Olam Hazeh L’sheim Shamayim

Chazal tell us that Hashem created the world, “histakeil b’Orisa u’barei alma”, through looking at the Torah. The Torah is the foundation of Hashem’s wisdom that we can learn, and plumb the depths of. Ohr Gedalyahu quotes Sefer HaYitzirah which states says that “himlich os tzadi” the letter of tzadi was made king for Shevat, “b’l’ita”.  What does that word mean?  It means with gulping, with swallowing.  What does that mean?  

We know that the pasuk says by Eisav, “Haliteini nah meiha’adom, ha’adom hazeh.” Give me some of that red stuff.  Yaakov came back from the funeral of Avraham and he said: give me some of that lentil soup. So, “l’ita” means to swallow something very ferociously and inappropriately.  So, says Rav Gedalia Shor:  What’s the p’shat?  The p’shat is that the tzaddik is ochel l’sovah nafsho.  The tzaddik eats to perfect himself and to get closer to Hashem.  And, so on the one hand the tzadi represents the tzaddik who tries to eat l’sheim Shamayim.  In this month, which is Rosh Chodesh for the peiros, fruits, but on the other hand, there’s the l’eita, the physical act which could draw a person down, but yet, when you add the tzadi part, and you act like a tzaddik, then you perfect it.  What we’re trying to do is to use Olam Hazeh, we’re producing things, we’re producing Olam Hazeh, delicious fruit, plants, trees, but we’re using it as a tzaddik, and that’s the point here.  That we’re taking the letter tzadi and we’re being mosheil b’yitzro.

Five Final Letters Are Five Geulos

There’s a phenomenal idea from Arizal which is very complex. Arizal explains the pasuk in Yeshaya 24 “mikanaf ha’aretz zmiros shamanu tzvi l’tzaddik.”  From the corners of the land I heard song, about the hope of the tzaddik.  What does that mean?  He says that the letters of menatzvach, mem, nun, tzaddi, peih, chuf sofis, those five letters are the only five that are found in the Hebrew alphabet twice, one as a regular letter and once as a sofis, at the end of the word. There are two mems, a final mem and regular mem. There are two nuns, tzadi and peih and chuf. Pirkei D’Rebbi Elazar (58) says that those five letters represent five galuyosis that Hashem redeemed four of us from (see there) and the fifth one, the letter tzadi, is for l’asid lavo, Mashiach.

**DATA**.
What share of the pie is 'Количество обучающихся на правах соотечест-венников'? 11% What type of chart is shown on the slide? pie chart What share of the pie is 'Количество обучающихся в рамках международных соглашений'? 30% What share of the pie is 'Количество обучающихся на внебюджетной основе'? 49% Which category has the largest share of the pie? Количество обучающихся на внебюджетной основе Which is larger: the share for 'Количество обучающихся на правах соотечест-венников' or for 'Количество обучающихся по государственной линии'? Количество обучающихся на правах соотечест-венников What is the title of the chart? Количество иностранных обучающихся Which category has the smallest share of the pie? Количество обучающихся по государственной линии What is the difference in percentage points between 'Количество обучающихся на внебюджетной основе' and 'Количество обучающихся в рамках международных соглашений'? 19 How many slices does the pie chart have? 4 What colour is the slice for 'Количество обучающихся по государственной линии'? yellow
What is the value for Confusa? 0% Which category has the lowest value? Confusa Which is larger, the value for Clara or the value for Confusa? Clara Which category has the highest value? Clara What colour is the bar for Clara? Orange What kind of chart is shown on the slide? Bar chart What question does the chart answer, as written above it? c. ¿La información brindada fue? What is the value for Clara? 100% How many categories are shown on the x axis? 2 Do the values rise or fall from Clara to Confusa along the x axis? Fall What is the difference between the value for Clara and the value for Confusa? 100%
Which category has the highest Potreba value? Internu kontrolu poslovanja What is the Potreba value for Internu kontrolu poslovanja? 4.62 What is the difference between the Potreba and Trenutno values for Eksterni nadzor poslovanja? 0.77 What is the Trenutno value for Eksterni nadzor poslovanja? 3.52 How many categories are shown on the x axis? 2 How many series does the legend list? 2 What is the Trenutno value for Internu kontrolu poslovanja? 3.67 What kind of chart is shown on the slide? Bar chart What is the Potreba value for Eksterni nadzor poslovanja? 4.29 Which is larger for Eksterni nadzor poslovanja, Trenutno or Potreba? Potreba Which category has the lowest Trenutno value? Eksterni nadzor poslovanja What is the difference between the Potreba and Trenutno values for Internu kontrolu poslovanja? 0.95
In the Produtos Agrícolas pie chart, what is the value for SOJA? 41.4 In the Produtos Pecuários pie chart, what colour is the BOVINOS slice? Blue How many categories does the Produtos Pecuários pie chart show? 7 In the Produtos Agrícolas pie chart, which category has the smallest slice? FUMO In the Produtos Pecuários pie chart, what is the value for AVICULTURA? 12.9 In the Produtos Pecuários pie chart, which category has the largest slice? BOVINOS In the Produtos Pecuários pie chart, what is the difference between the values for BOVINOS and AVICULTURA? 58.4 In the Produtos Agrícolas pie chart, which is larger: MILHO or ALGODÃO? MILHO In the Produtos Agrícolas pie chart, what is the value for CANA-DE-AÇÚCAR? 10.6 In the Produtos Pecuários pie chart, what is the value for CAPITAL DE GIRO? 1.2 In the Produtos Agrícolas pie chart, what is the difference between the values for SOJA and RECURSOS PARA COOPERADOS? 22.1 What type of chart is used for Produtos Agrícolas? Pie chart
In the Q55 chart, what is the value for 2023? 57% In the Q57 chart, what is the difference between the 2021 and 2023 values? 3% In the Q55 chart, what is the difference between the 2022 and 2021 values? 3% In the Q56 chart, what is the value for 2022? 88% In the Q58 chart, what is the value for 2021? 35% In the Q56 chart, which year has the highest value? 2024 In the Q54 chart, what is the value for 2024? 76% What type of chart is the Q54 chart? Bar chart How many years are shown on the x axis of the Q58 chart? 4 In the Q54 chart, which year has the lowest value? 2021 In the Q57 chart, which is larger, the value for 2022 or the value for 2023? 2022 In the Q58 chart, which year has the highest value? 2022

**DIRECTIVE A**. Using the commentary on the letter tzadi, say whether each statement agrees with it: (i) Eisav asks for some of the red stuff; (ii) the five letters appear three times in the Hebrew alphabet; (iii) the fifth letter, tzadi, stands for Mashiach. Answer yes or no for each and quote the words of the commentary that decide it.
**DIRECTIVE B**. Write the next part of the commentary on the letter tzadi, following on from its last sentence.

**ANSWER A**.
(i) Yes: "We know that the pasuk says by Eisav, “Haliteini nah meiha’adom, ha’adom hazeh.” Give me some of that red stuff."
(ii) No: "those five letters are the only five that are found in the Hebrew alphabet twice"
(iii) Yes: "the fifth one, the letter tzadi, is for l’asid lavo, Mashiach."

**ANSWER B**.
Ultimate Redemption

Arizal says, “mikanaf ha’aretz”, the letters mem, cuf, nun, feih, those already happened, so that we already heard the geulah of Hashem, but the ultimate geulah, tzvi latzaddik, is the letter tzaddi, for the tzaddik, the cheshek, desire, that the tzaddik has and that he is mekadeish, sanctifies Olam Hazeh. We’re being mekadeish Olam Hazeh.  

Sefer Devarim was written on Rosh CHodesh Shvat.  That’s when Moshe started teaching it, from Rosh Chodesh Shvat until one month and a few days later, on zayin Adar, when he died.  What was Moshe doing.  “Hoil Moshe bi’er es HaTorah hazos”, he began to explain it because what’s the Torah?  The Torah is “kol ma’asecha yihiyu l’sheim shamayim”. Take Olam Hazeh and be mekadeish it, give recognition to Hashem’s presence. Take Olam Hazeh, and bring it to a higher level, and through being mikadeish it it becomes the ultimate revelation of Hashem.

When Hashem gives us challenges in life, he gives us certain techunas hanefesh for the shevet, the tribe that we’re in, and we try to bring it out and we try to look at our own individuality, then we’re becoming a tzaddik.  That’s why Sh’vat means shevet. It’s about what tribe are you part of. Also, in order to serve Hashem, Torah is only nikneis b’chabura.  We need to be part of a Jewish nation, and be part of it and celebrate it.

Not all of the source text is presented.